++++ Source records

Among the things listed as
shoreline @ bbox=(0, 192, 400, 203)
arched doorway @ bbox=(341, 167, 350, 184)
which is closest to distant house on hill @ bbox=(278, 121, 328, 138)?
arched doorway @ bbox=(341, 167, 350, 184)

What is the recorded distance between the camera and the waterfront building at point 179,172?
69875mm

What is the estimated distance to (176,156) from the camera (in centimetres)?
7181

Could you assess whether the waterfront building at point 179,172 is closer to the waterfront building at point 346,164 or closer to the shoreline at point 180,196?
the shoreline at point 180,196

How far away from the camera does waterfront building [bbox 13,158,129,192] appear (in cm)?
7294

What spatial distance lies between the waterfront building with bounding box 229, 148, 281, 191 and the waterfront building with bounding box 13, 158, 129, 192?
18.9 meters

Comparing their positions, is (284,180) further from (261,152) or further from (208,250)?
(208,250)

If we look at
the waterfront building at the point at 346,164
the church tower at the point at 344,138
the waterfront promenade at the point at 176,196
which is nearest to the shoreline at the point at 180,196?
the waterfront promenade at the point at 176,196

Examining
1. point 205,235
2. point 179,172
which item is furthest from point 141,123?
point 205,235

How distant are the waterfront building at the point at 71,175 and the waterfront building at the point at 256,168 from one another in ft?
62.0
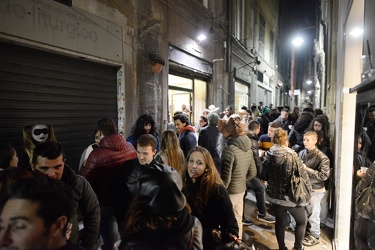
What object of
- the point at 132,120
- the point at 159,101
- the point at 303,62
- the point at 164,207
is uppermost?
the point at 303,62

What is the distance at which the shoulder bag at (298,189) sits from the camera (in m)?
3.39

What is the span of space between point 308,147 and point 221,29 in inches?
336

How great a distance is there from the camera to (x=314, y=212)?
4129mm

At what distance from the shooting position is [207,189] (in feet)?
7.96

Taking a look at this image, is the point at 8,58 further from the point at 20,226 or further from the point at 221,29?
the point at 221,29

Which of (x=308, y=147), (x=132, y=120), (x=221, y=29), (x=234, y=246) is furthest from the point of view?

++++++++

Copy the whole listing above word for word, leaving out the pictures.

Among the things listed as
shoreline @ bbox=(0, 192, 400, 203)
arched doorway @ bbox=(341, 167, 350, 184)
which is closest to distant house on hill @ bbox=(278, 121, 328, 138)?
arched doorway @ bbox=(341, 167, 350, 184)

What is the recorded distance between the camera and the waterfront building at point 179,172?
69875mm

What is the estimated distance to (176,156) from the camera (in centimetres)?
7181

Could you assess whether the waterfront building at point 179,172 is closer to the waterfront building at point 346,164 or closer to the shoreline at point 180,196?
the shoreline at point 180,196

How far away from the camera does waterfront building [bbox 13,158,129,192] appear (in cm)?
7294

What spatial distance lies between the waterfront building with bounding box 229, 148, 281, 191 and the waterfront building with bounding box 13, 158, 129, 192?
18.9 meters

Comparing their positions, is (284,180) further from (261,152) or further from (208,250)?
(208,250)

If we look at
the waterfront building at the point at 346,164
the church tower at the point at 344,138
the waterfront promenade at the point at 176,196
which is nearest to the shoreline at the point at 180,196?
the waterfront promenade at the point at 176,196

Examining
1. point 205,235
2. point 179,172
which item is furthest from point 141,123?
point 205,235

How distant are the waterfront building at the point at 71,175 and the waterfront building at the point at 256,168 from one another in ft?
62.0
What object of
- the point at 132,120
- the point at 159,101
- the point at 303,62
- the point at 164,207
is uppermost?
the point at 303,62

What is the distance at which the shoulder bag at (298,189) sits from the camera (in m)?
3.39

What is the span of space between point 308,147 and point 221,29 in inches?
336

How great a distance is there from the camera to (x=314, y=212)?
4129mm

At what distance from the shooting position is [207,189] (in feet)?
7.96

Taking a look at this image, is the point at 8,58 further from the point at 20,226 or further from the point at 221,29?
the point at 221,29

Which of (x=308, y=147), (x=132, y=120), (x=221, y=29), (x=234, y=246) is furthest from the point of view?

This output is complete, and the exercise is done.